Convergence analysis of online algorithms for vector-valued kernel regression
Michael Griebel, Peter Oswald
TL;DR
This work develops a convergence theory for online, regularized vector-valued kernel regression in an RKHS framework. By formulating the problem through a feature-map-driven RKHS H and a covariance-like operator P_ρ on a smoothness scale V_{P_ρ}^s, it proves an order-optimal decay rate in expectation for the RKHS error: E(||u−u^{(m)}||_V^2)≤C^2(m+1)^{-s/(2+s)} for 0<s≤1 under mild, verifiable conditions. The analysis leverages a Schwarz-iteration-inspired update and elementary Hilbert-space techniques, with the rate reflecting both the regression function smoothness and the noise level; a divergence result shows the necessity of key assumptions, and a special-cons case provides explicit, near-optimal rates in a diagonal coefficient-learning setting.
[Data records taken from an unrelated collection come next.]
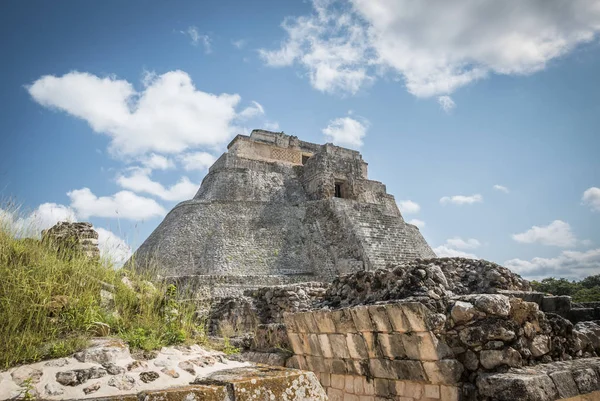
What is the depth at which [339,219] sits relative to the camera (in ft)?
73.0

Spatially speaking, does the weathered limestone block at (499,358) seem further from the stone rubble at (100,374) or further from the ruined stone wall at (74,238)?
the ruined stone wall at (74,238)

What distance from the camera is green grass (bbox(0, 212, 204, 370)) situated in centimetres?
199

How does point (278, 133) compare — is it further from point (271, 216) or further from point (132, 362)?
point (132, 362)

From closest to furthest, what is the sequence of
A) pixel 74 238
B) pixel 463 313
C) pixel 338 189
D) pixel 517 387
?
1. pixel 517 387
2. pixel 463 313
3. pixel 74 238
4. pixel 338 189

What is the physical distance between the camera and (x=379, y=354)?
315 centimetres

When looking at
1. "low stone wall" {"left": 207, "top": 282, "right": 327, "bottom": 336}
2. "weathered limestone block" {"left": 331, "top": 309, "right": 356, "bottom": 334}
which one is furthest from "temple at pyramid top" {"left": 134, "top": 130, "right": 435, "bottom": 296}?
"weathered limestone block" {"left": 331, "top": 309, "right": 356, "bottom": 334}

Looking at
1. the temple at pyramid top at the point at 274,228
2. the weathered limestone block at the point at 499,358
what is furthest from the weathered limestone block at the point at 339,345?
the temple at pyramid top at the point at 274,228

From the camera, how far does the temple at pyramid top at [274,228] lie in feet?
63.0

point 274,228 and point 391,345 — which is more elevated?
point 274,228

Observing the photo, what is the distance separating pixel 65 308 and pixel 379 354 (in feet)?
7.60

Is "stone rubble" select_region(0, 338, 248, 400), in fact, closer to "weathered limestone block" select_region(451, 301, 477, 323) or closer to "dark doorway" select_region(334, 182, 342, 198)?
"weathered limestone block" select_region(451, 301, 477, 323)

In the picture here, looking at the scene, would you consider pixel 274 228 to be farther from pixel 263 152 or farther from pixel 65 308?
pixel 65 308

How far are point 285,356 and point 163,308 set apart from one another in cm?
188

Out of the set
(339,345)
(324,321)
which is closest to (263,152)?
(324,321)
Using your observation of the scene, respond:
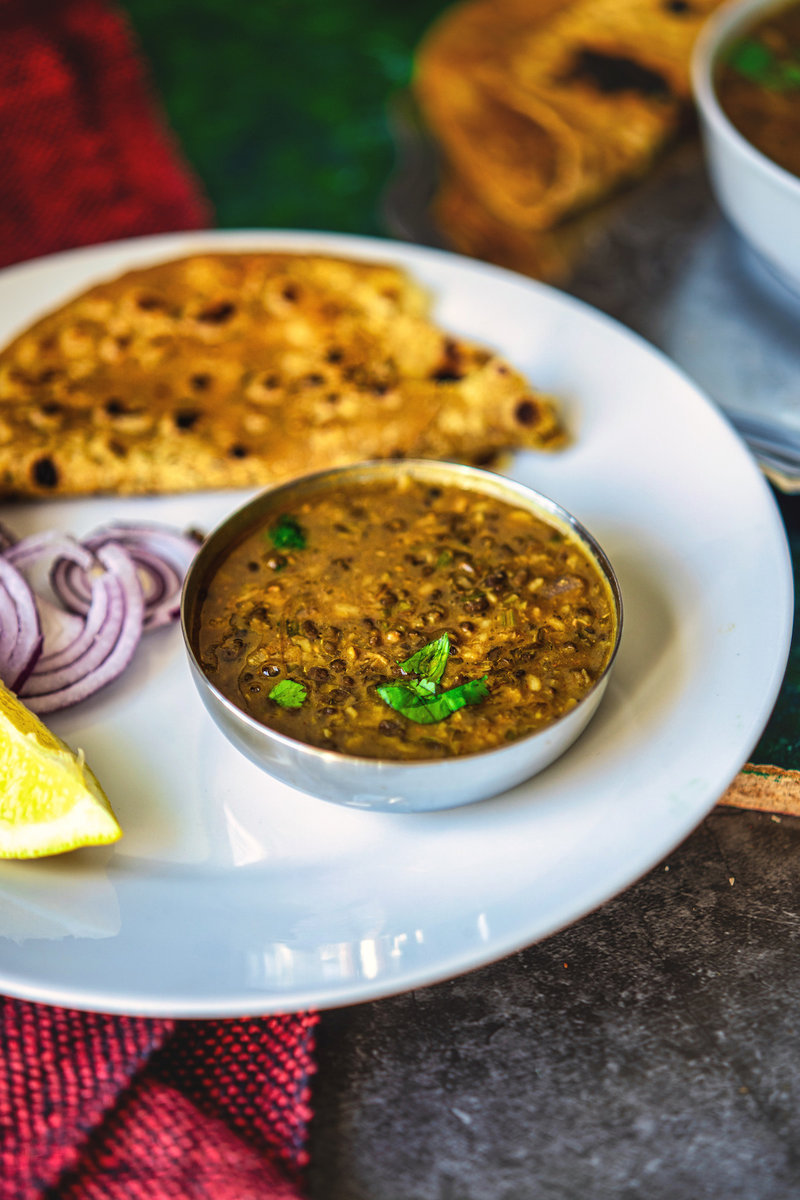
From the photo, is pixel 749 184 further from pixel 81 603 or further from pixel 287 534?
pixel 81 603

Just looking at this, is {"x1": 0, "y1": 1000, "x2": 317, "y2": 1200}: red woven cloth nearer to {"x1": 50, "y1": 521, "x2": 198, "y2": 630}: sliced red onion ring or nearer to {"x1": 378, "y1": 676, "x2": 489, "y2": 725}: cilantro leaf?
{"x1": 378, "y1": 676, "x2": 489, "y2": 725}: cilantro leaf

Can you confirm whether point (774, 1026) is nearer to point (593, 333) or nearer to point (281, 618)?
point (281, 618)

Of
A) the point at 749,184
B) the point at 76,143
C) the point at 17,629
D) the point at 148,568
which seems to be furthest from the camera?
the point at 76,143

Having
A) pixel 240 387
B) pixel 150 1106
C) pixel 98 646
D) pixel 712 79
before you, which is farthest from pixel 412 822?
pixel 712 79

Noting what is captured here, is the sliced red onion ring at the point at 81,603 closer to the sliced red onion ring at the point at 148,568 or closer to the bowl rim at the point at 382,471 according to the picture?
the sliced red onion ring at the point at 148,568

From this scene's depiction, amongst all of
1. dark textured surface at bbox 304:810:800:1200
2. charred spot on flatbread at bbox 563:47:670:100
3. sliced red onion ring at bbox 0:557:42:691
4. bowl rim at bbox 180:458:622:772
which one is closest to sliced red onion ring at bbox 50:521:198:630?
sliced red onion ring at bbox 0:557:42:691

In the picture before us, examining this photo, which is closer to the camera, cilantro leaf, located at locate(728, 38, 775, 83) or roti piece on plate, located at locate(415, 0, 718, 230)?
cilantro leaf, located at locate(728, 38, 775, 83)
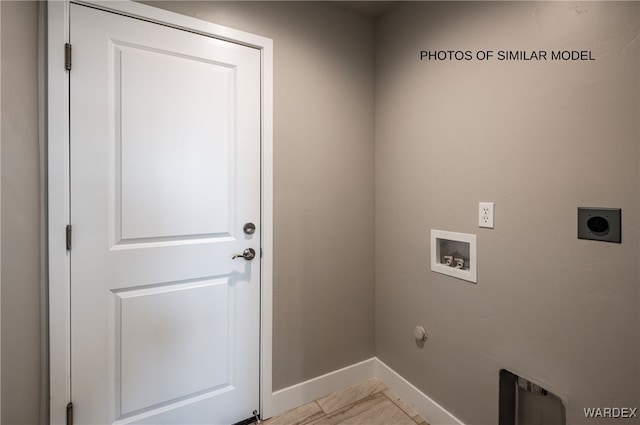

These results generalize prior scalar-valued analyses to the vector-valued case without strong spectral or probabilistic prerequisites, offering a principled foundation for online multitask and functional learning. The study also clarifies limitations regarding L^2_ρ convergence and highlights practical parameter regimes (e.g., t≈2/3) that optimize decay.
Abstract
We consider the problem of approximating the regression function $f_μ:\, Ω\to Y$ from noisy $μ$-distributed vector-valued data $(ω_m,y_m)\inΩ\times Y$ by an online learning algorithm using a reproducing kernel Hilbert space $H$ (RKHS) as prior. In an online algorithm, i.i.d. samples become available one by one via a random process and are successively processed to build approximations to the regression function. Assuming that the regression function essentially belongs to $H$ (soft learning scenario), we provide estimates for the expected squared error in the RKHS norm of the approximations $f^{(m)}\in H$ obtained by a standard regularized online approximation algorithm. In particular, we show an order-optimal estimate $$ \mathbb{E}(\|ε^{(m)}\|_H^2)\le C (m+1)^{-s/(2+s)},\qquad m=1,2,\ldots, $$ where $ε^{(m)}$ denotes the error term after $m$ processed data, the parameter $0<s\leq 1$ expresses an additional smoothness assumption on the regression function, and the constant $C$ depends on the variance of the input noise, the smoothness of the regression function, and other parameters of the algorithm. The proof, which is inspired by results on Schwarz iterative methods in the noiseless case, uses only elementary Hilbert space techniques and minimal assumptions on the noise, the feature map that defines $H$ and the associated covariance operator.